In that context, Ryan Weathers makes a lot of sense. He’s better than Ryan Yarbrough, with some upside. He was cheap due to his injury history. If he can stay on the mound until May, the trade will pay off. And there’s a decent enough chance that he turns out to be a 3/4 MLB starter. Plus, he’s under team control for three more seasons.


I’d be lying if I didn’t say that I was a little nervous. The Yankees had seven starters going into the 2025 season and still ended up giving a ton of innings to Carlos Carassco and Ryan Yarbrough in the first half. But I’m not sure what I would have done differently if I were Cashman.


Overall, the team projects pretty well. Fangraphs projects them at 86 wins, just ahead of the Blue Jays and Red Sox and just behind the Tigers and Mariners. I’m a little worried about the Red Sox upside if Roman Anthony turns into an MVP, but the Yankees are better right now.

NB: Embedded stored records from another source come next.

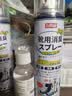 巨奇（JUQI）鞋子除臭杀菌喷雾360ml*3鞋子除臭剂银离子消毒杀菌鞋柜防臭脚气 实拍图
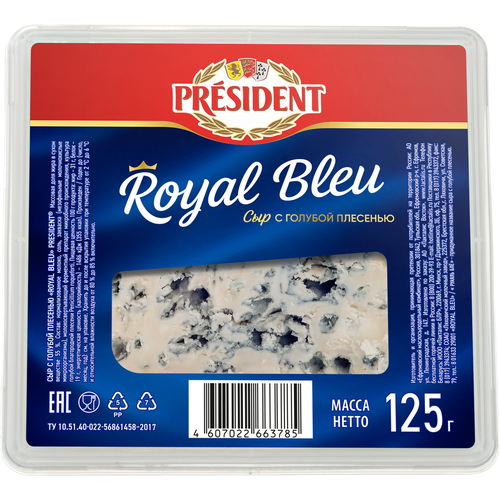 

Сыр мягкий President Royal Bleu c голубой плесенью 55% вес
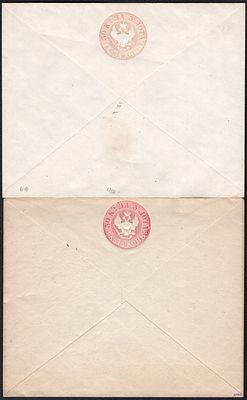 1848 г. 1861 г. Штемпельные конверты.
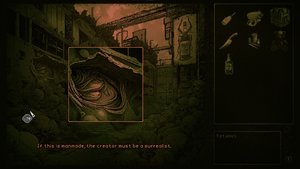 Inseco screenshot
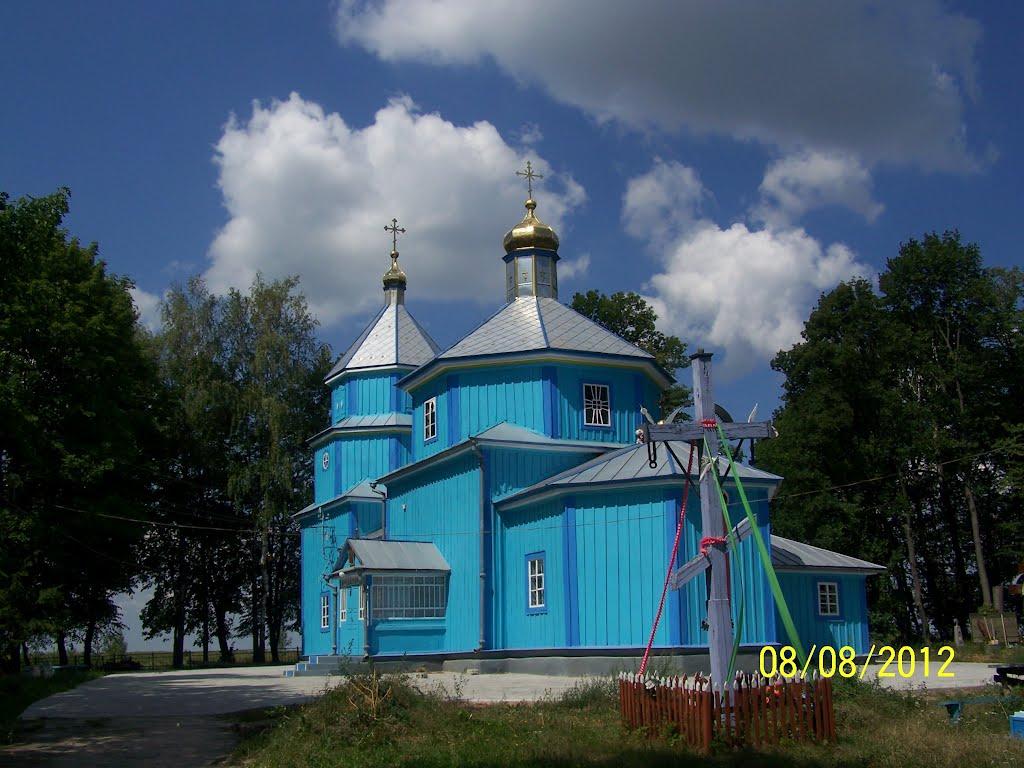 Світанок з panoramio.com - Світанок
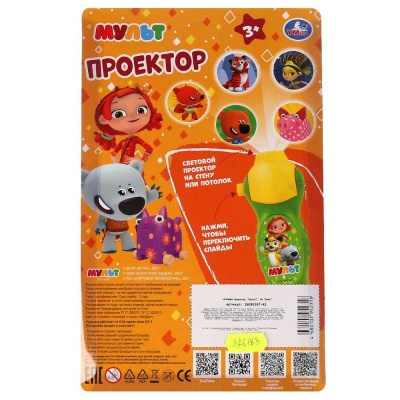 Развивающий проектор Мульт Умка 1608Z567-R2 05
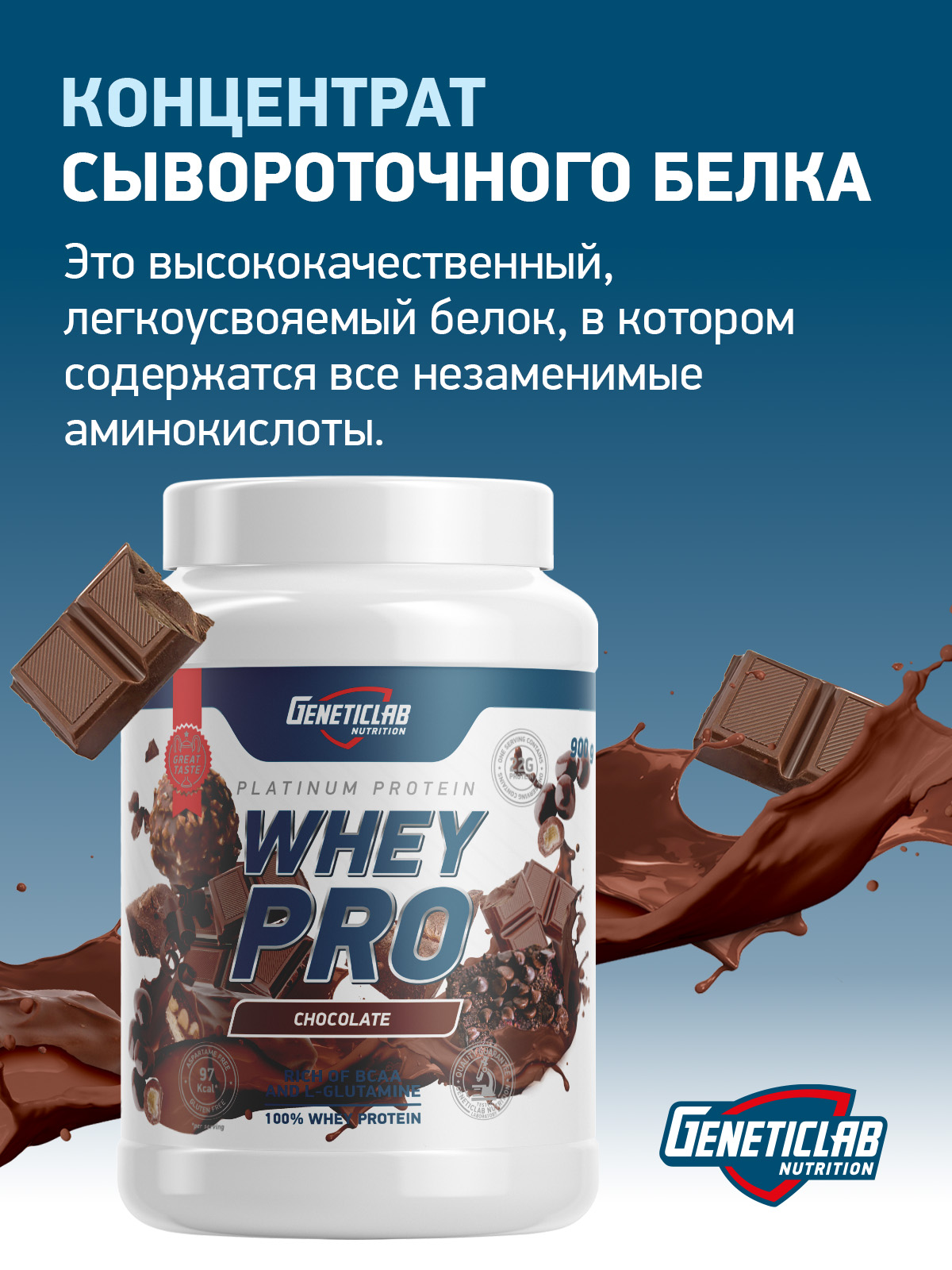 Сывороточный протеин WHEY PRO 900 г Шоколад для спорта и фитнеса – фото №  4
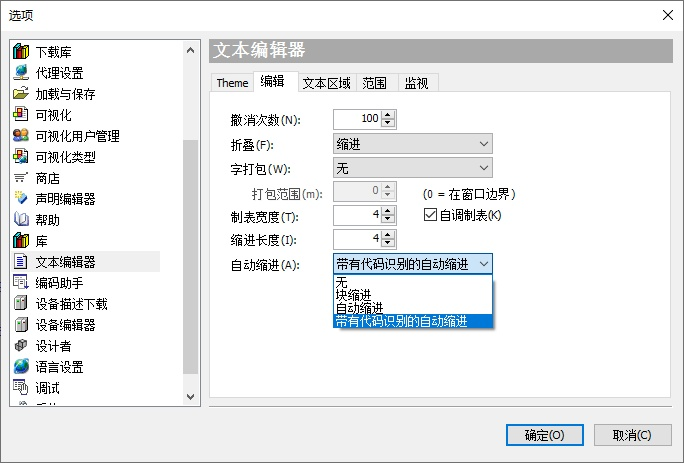 必赢亚洲·bwin(中国区)官方网站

They also have some upside potential if Rodon and Cole come back at full force, Ben Rice turns into his Statcast page and Cam Schlittler continues what we saw at the end of the season. Plus, Aaron Judge is perpetually underrated by a system like ZiPS because of how much an outlier he is. The Blue Jays roster feels safer, but their 94 win performance feels like as good as they are going to get.


I’m also not going to read too much into the playoff loss. The Dodgers got knocked out early for years before they were a playoff powerhouse. There isn’t any specific playoff magic other than fielding a great team.


The team is running it back, but they are running it back with a solid roster. Things could be a lot worse.